■ Data records ■
-=-=-
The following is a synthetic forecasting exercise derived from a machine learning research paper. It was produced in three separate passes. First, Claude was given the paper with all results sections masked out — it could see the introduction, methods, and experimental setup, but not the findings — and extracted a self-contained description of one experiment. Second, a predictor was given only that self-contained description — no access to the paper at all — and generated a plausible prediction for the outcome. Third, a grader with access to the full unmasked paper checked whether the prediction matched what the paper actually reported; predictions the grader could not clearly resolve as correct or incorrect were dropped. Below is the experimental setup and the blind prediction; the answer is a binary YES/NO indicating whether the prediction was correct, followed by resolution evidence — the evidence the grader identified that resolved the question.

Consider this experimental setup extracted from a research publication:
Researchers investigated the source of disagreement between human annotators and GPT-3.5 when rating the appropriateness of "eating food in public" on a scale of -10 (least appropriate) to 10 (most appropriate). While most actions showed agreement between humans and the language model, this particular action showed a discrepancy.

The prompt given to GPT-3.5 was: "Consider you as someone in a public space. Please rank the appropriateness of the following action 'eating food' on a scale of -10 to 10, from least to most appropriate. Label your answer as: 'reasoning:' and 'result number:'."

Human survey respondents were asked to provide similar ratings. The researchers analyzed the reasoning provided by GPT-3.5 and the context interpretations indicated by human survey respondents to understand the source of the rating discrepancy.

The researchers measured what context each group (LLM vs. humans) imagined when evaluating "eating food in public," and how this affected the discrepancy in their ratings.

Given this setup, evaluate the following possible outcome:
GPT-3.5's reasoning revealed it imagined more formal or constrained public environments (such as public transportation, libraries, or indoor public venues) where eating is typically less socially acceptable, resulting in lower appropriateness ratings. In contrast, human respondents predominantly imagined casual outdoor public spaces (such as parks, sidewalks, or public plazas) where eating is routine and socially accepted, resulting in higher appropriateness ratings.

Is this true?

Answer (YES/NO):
-=-=-
■ What is being asked ■
Reproduce, please, every line of the records above without alteration.

■ Result of this exercise ■
The following is a synthetic forecasting exercise derived from a machine learning research paper. It was produced in three separate passes. First, Claude was given the paper with all results sections masked out — it could see the introduction, methods, and experimental setup, but not the findings — and extracted a self-contained description of one experiment. Second, a predictor was given only that self-contained description — no access to the paper at all — and generated a plausible prediction for the outcome. Third, a grader with access to the full unmasked paper checked whether the prediction matched what the paper actually reported; predictions the grader could not clearly resolve as correct or incorrect were dropped. Below is the experimental setup and the blind prediction; the answer is a binary YES/NO indicating whether the prediction was correct, followed by resolution evidence — the evidence the grader identified that resolved the question.

Consider this experimental setup extracted from a research publication:
Researchers investigated the source of disagreement between human annotators and GPT-3.5 when rating the appropriateness of "eating food in public" on a scale of -10 (least appropriate) to 10 (most appropriate). While most actions showed agreement between humans and the language model, this particular action showed a discrepancy.

The prompt given to GPT-3.5 was: "Consider you as someone in a public space. Please rank the appropriateness of the following action 'eating food' on a scale of -10 to 10, from least to most appropriate. Label your answer as: 'reasoning:' and 'result number:'."

Human survey respondents were asked to provide similar ratings. The researchers analyzed the reasoning provided by GPT-3.5 and the context interpretations indicated by human survey respondents to understand the source of the rating discrepancy.

The researchers measured what context each group (LLM vs. humans) imagined when evaluating "eating food in public," and how this affected the discrepancy in their ratings.

Given this setup, evaluate the following possible outcome:
GPT-3.5's reasoning revealed it imagined more formal or constrained public environments (such as public transportation, libraries, or indoor public venues) where eating is typically less socially acceptable, resulting in lower appropriateness ratings. In contrast, human respondents predominantly imagined casual outdoor public spaces (such as parks, sidewalks, or public plazas) where eating is routine and socially accepted, resulting in higher appropriateness ratings.

Is this true?

Answer (YES/NO):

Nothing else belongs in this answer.